However, in the postwar years, particularly after Korea, in large part thanks to Bill Weaver, there arose a tremendous shift in consumer preference for scope sights and, at least in the Southwest, a large number of Winchester 92, 94 and 71 models began to wear side-mounted, offset scopes. I started to notice this in 1954, continuing well into the Nineteen Sixties. Even before 1964, I saw far more scoped Marlins and Savages than open-sighted Winchesters in the Houston metro area. My distinct memories may be over-extrapolated. But I sure saw a lot of 94 carbines with those funky side-mounted, offset scopes. And at gun shows in the Seventies and Eighties, I would lose count of the 94 carbines and 64, 65, and 71 rifles with holes in their left receiver walls for a Weaver or Bushnell side mount.
John Q. Public may not know much but he knows what he wants and after Korea that didn’t include the top ejecting Winchesters. This was no small part of Winchester’s downfall.
Esthetically, as collectors we cherish obsolete Winchester guns in their unaltered state to the extent we sometimes lose sight of the reason they failed in the marketplace. To most of us, the Model 71 embodies every good thing we like about Winchester guns. But the company couldn’t sell enough of them to keep making them and ceased production in 1958.
However, several years later Browning introduced the Hepburn-inspired BLR and has been selling them ever since in an increasing number of versions, all of which were and are especially designed to use the telescopic sights the public wants. I think Winchester wanted to do the same thing with the 88, but I guess the hammerless aspect made it a bridge too far, especially with its mushy trigger. I thought my 1955 Model 88 .308 was handsome and well made but the trigger was just unusable and I shined it on.
While I would never put a scope on my 64 Deer Rifle or 71 Deluxe, to say the late production 52B Sporting was not designed for use with telescopic sights because it wasn’t drilled and tapped is something of a stretch. I can’t prove it except inferentially but of the 52B Sporters sold in the late Forties and up to about ’53, I believe a fair number of them were the G5272R type with no receiver sight or front sight. I suspect a lot of those were never equipped with irons, based on the number of scoped B Sporters that have come up at auction over the years.
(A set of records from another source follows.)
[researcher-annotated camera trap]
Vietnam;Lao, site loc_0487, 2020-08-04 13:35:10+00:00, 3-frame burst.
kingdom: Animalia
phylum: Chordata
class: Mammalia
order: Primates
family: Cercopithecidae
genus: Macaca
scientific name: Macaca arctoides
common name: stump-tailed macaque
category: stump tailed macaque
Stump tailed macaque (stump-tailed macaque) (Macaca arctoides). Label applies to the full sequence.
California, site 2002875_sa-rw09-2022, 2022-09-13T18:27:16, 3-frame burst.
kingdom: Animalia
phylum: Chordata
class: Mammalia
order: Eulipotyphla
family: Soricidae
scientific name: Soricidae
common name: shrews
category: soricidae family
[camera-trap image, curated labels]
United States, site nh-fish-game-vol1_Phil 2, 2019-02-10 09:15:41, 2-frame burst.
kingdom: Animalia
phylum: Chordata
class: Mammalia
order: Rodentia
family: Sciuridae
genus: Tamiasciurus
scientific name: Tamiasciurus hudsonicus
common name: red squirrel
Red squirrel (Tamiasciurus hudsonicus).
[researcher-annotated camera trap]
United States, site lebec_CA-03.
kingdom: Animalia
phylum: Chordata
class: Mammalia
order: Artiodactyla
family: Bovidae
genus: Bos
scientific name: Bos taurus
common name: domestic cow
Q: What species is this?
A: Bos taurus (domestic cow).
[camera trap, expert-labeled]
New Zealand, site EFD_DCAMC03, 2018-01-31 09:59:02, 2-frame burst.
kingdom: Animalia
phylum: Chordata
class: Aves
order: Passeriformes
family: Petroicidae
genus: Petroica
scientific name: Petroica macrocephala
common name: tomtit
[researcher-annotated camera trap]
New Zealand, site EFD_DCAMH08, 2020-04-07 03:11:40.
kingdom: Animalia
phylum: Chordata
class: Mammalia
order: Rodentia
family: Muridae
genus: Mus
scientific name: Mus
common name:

At the very worst, handsome bevel headed plug screws, blued to match, can render less offensive the receivers of a drilled and tapped 52B Sporting. And if you have the ready cash of a cocaine dealer you can get a high condition Lyman 48F. Heaven help you if you need a #3279 hood.
Best regards,
Bill
- Bill
WACA # 65205; life member, NRA; member, TGCA; member, TSRA; amateur preservationist
"I have seen wicked men and fools, a great many of both, and I believe they both get paid in the end, but the fools first." -- David Balfour, narrator and protagonist of the novel, Kidnapped, by Robert Louis Stevenson.
seewin said
Winchester used left over 52 Pre B model stocks that had the notch for the wing safety that was used on the previous models.
Condon’s description acknowledged this stock difference; which makes it all the more peculiar that he knew about this, but not that B rcvrs weren’t tapped.
If I was a potential customer at the time, I’d tell the dealer “call me back when the new B stocks become available.”